=== Source document ===

After that, nested table 1102 (also known as the Level 1 table) is
extracted and narrated. Some embodiments of the present invention
can recursively extract and narrate at even more than three levels.
Some embodiments of the present invention can extract and narrate
up to an extremely high number of levels (limited only by factors
like the abilities of a processor or the amount of system
memory).
[0083] Some embodiments of the present invention may further
include one, or more, of the following features, characteristics
and/or advantages: (i) an approach for the simultaneous detection,
extraction and narration of nested tables in a recursive manner, to
any level of nestedness; (ii) detecting borderless tables; (iii)
recursively detecting and extracting nested tables from any kind of
document; (iv) deals with all types of tables with or without
borders; and/or (v) deals with a wide variety of document
formats.
[0084] FIG. 12 shows flow chart 250 according to the present
invention. Flow chart 250 corresponds to a method including the
following steps (with process flow among and between the steps as
shown in flow chart 250): S255; S257; S260; S265; S270; S271; S272;
S273; S274; S275; S277; S280; S282; S285; and S290. The method of
flow chart 250 includes incrementing current nestedness level (CL)
in one loop as tables are recursively extracted by the algorithm
starting with the root table at the first nestedness level till the
highest nestedness level is reached, and then decrementing the
nestedness level (CL) it another loop where the tables at the
highest nestedness level are replaced with the equivalent
narrations before the loop proceeds to the previous (next lower)

===

▶ What the exercise asks:
Answer these from the passage on nested tables:
1. What other name does the passage give for nested table 1102?
2. What factors limit how many levels some embodiments can extract and narrate?
3. Which figure shows flow chart 250?

=== Items ===

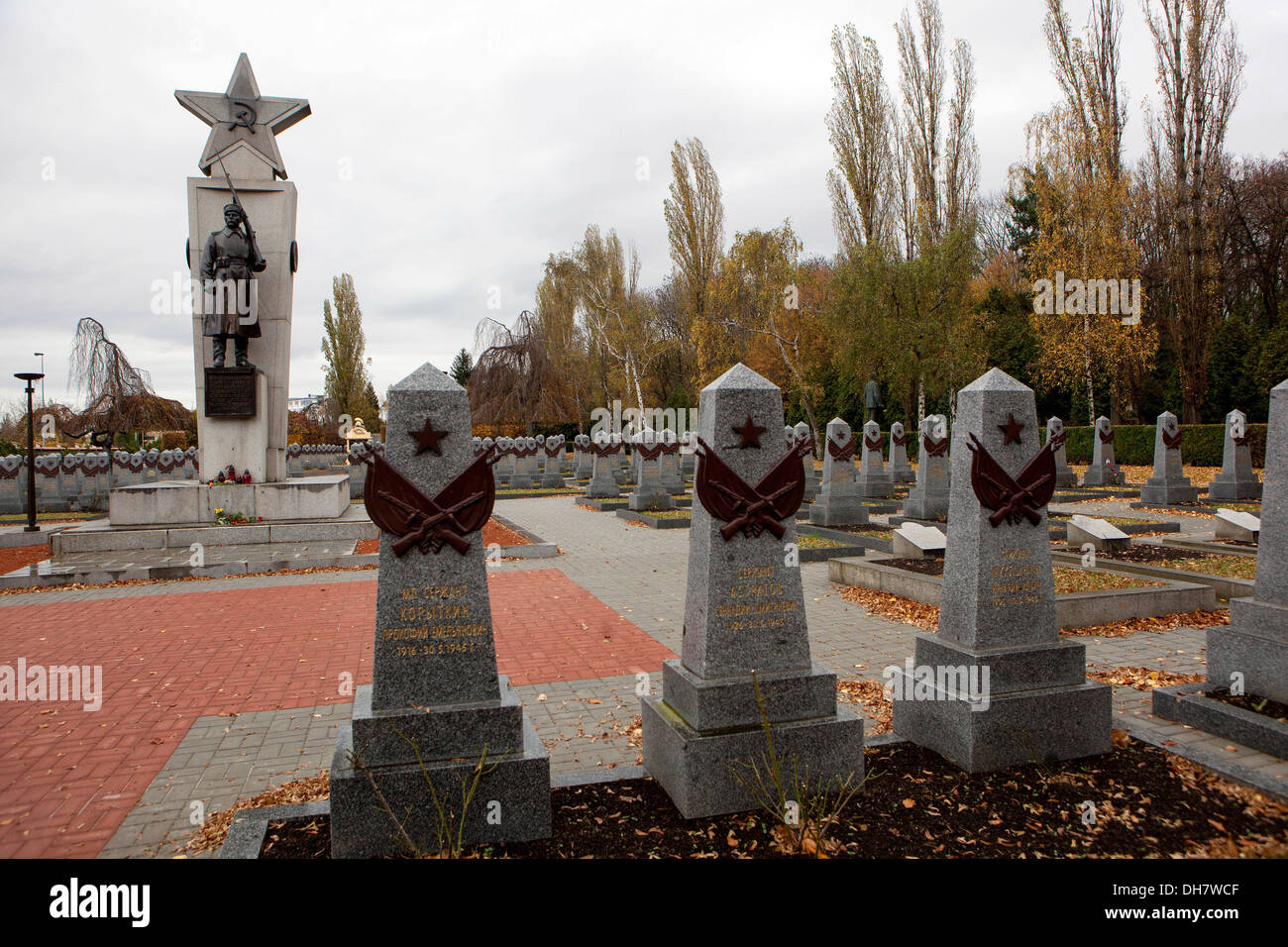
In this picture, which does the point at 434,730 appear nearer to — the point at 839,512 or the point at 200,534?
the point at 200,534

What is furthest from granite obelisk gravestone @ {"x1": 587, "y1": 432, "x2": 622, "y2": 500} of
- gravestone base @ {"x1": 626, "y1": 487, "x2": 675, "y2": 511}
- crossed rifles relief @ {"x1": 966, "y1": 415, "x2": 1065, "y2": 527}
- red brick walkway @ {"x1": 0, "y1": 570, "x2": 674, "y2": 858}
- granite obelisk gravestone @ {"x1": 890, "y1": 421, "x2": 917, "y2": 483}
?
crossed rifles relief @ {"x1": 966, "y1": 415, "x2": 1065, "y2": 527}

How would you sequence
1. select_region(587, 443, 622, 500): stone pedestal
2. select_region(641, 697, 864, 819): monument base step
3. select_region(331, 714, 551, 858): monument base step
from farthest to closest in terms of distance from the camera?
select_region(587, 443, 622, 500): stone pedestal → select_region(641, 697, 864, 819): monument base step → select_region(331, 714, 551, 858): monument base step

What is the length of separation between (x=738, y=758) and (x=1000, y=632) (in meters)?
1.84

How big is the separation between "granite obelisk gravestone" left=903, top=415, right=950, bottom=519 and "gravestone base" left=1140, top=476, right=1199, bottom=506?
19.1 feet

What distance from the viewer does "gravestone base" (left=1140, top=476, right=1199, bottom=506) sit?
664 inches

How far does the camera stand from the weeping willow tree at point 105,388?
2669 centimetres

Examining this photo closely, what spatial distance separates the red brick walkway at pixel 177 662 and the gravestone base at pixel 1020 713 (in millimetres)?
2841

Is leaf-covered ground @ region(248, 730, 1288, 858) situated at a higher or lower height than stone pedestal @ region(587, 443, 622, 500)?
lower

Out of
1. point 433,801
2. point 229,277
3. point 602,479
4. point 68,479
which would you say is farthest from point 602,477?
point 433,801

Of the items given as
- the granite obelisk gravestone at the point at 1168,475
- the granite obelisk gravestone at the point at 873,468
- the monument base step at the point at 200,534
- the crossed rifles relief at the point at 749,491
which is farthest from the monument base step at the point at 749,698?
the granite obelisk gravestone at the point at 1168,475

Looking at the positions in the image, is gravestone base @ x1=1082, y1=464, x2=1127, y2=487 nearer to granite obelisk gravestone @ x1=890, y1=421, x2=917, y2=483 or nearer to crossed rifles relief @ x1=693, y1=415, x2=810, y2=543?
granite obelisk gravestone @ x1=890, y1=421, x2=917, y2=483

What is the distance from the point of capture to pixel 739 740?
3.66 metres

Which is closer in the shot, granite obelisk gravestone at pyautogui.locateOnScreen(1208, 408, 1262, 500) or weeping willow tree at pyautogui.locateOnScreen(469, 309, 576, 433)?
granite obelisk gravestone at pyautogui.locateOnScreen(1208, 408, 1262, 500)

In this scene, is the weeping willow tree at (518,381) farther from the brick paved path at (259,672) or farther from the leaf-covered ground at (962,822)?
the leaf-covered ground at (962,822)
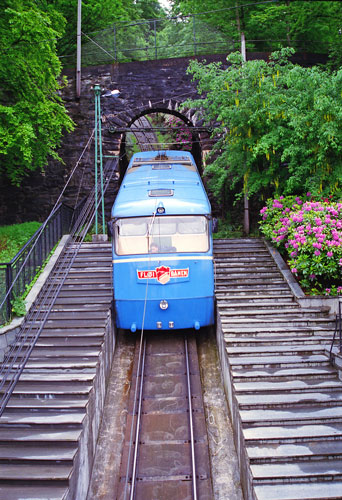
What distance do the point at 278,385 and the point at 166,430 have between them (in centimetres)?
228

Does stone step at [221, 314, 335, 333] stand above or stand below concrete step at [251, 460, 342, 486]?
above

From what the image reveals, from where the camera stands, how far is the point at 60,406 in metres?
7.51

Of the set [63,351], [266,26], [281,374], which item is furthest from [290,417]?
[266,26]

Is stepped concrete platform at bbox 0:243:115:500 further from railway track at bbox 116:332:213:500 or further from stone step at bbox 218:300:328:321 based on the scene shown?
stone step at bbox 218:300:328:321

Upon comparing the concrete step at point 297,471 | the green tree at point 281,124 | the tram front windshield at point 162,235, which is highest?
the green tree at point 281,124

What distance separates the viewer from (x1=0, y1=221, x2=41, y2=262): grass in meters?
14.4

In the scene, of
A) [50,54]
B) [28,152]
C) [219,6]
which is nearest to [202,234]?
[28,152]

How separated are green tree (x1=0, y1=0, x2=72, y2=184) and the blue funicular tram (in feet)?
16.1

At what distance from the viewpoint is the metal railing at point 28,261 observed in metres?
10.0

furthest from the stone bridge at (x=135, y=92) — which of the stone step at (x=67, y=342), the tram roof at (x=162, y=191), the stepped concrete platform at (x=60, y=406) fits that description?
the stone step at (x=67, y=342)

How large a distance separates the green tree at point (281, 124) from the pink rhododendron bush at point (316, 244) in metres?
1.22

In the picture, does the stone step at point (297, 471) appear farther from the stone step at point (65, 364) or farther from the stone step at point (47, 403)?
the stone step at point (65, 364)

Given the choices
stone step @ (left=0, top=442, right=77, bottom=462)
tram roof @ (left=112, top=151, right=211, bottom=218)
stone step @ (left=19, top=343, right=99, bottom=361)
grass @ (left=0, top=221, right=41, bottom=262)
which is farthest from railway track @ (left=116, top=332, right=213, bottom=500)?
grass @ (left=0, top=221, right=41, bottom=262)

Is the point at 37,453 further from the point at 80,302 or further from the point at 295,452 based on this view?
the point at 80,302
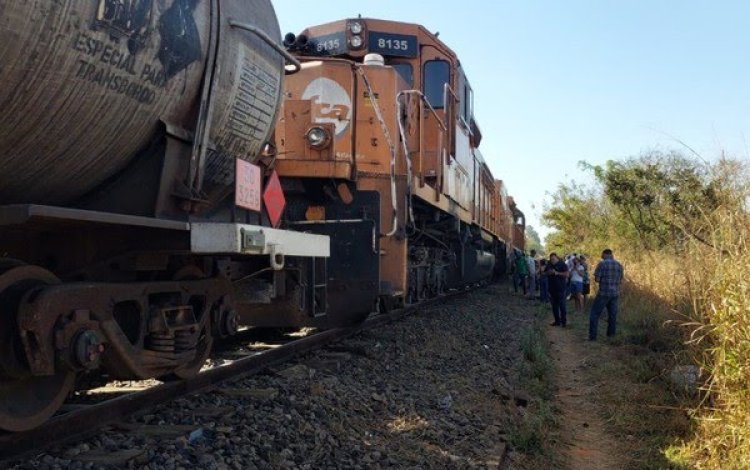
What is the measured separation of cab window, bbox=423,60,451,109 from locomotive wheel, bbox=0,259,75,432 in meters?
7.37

===
=== Items ===

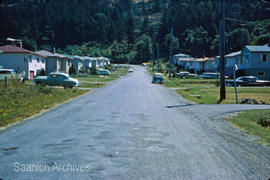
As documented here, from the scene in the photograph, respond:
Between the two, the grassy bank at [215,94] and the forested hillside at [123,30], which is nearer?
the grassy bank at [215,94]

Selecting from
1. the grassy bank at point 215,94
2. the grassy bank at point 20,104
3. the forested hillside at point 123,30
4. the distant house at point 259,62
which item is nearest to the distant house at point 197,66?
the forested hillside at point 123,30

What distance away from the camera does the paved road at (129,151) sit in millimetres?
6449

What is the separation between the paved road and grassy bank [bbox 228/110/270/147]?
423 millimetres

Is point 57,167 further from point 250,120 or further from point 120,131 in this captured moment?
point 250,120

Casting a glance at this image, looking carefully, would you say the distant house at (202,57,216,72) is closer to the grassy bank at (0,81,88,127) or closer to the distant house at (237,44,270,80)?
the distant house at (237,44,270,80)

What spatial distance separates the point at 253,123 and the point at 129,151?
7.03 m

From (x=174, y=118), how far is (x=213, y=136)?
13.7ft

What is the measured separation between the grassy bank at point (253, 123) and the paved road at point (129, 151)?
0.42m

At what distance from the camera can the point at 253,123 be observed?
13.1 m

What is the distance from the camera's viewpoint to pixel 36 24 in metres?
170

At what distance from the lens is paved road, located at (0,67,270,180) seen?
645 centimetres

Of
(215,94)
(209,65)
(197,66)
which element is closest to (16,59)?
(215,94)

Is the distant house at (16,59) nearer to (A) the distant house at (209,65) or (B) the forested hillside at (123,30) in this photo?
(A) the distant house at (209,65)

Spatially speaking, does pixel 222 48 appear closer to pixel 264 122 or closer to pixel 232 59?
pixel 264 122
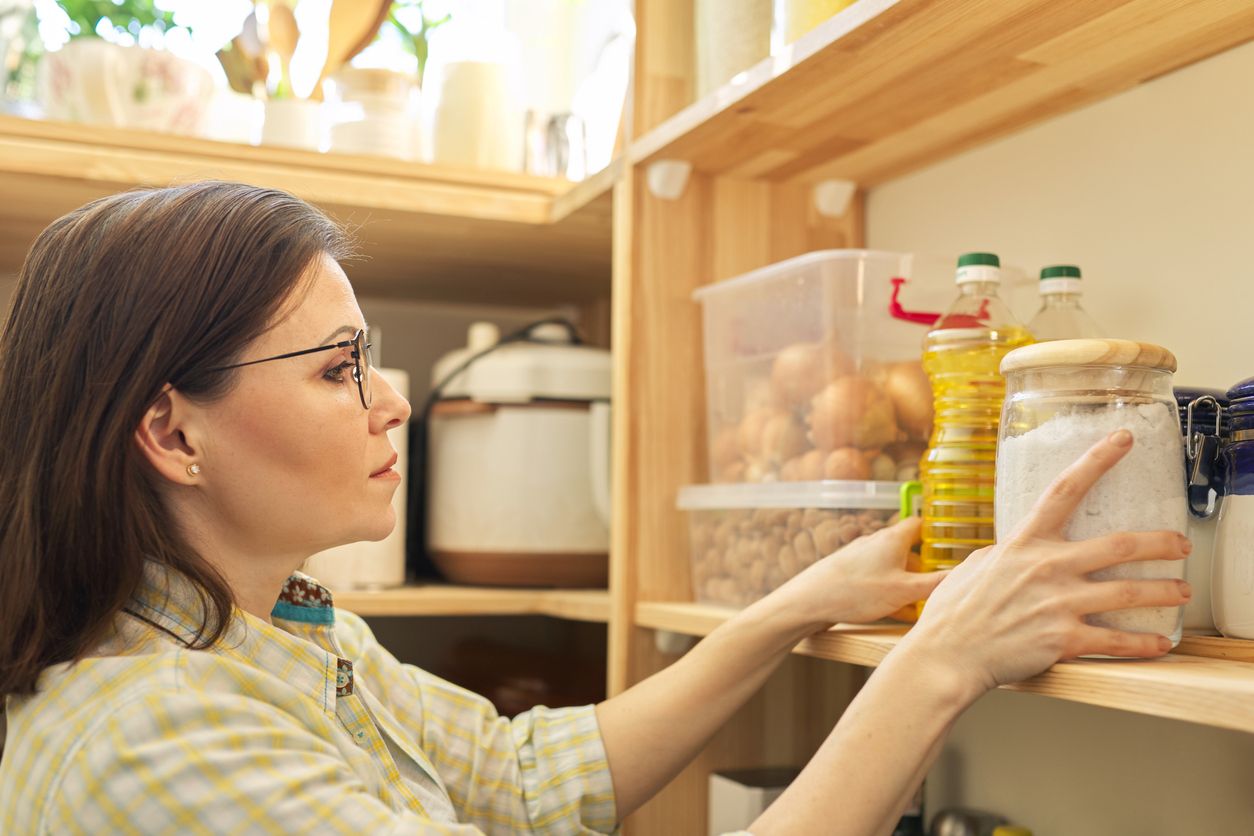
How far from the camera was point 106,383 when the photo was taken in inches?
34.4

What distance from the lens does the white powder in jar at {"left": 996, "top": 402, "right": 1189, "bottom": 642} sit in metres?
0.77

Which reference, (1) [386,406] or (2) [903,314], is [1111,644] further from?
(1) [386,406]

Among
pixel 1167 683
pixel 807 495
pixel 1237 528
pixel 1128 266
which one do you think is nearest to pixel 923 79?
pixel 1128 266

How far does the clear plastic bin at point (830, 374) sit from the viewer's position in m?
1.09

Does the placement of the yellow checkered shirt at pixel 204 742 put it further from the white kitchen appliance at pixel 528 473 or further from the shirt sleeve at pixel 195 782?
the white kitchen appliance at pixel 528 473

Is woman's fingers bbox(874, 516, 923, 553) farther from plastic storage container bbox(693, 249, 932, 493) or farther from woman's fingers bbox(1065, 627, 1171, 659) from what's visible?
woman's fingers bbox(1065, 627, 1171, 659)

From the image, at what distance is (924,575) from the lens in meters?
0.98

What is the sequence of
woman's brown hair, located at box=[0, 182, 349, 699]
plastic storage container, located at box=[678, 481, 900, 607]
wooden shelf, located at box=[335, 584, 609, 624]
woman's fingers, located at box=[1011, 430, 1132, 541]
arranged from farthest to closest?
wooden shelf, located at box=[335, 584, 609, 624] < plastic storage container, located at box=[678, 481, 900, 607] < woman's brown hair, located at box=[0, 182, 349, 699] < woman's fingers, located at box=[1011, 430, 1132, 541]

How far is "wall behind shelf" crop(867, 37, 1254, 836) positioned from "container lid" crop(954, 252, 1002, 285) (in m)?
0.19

===
=== Items ===

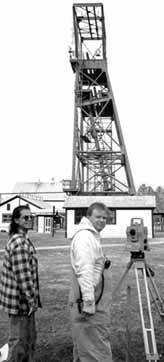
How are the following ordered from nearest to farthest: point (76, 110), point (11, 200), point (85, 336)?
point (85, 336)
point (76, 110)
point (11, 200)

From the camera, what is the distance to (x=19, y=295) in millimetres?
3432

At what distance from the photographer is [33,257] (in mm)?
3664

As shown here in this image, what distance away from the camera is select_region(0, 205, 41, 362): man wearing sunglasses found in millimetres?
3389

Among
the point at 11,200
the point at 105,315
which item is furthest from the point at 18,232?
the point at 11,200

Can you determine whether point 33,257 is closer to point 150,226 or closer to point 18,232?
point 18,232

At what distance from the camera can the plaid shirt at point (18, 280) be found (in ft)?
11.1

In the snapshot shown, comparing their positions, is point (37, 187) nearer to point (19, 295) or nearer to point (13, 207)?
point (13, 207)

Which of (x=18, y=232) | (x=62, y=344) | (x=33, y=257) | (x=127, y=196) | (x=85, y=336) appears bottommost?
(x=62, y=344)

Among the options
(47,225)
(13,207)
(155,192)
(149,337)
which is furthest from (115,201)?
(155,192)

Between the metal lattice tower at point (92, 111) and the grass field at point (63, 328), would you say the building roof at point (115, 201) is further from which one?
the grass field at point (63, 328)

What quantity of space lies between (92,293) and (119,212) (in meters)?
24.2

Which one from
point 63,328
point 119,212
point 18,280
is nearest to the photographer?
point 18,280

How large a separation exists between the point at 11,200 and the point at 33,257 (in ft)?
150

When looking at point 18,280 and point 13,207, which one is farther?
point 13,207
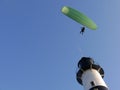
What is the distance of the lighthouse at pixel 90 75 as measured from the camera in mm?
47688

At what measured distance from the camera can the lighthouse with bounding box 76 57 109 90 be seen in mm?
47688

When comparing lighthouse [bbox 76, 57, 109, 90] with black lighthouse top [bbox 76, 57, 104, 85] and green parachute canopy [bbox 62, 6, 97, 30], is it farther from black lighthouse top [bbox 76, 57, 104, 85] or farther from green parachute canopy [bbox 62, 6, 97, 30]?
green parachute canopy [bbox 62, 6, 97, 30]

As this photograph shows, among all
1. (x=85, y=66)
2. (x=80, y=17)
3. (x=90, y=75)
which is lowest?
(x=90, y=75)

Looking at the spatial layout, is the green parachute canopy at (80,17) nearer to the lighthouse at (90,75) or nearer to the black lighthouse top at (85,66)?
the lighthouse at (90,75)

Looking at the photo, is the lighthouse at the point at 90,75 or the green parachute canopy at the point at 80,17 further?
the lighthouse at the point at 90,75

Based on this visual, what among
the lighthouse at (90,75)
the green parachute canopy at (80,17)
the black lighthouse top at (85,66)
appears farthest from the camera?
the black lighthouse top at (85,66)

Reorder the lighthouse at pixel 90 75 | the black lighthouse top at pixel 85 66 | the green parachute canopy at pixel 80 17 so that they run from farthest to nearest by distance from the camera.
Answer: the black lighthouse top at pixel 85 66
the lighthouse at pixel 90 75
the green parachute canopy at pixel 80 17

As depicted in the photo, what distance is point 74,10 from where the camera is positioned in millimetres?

===

▶ Finished answer:
1. The Level 1 table.
2. Factors like the abilities of a processor or the amount of system memory.
3. FIG. 12.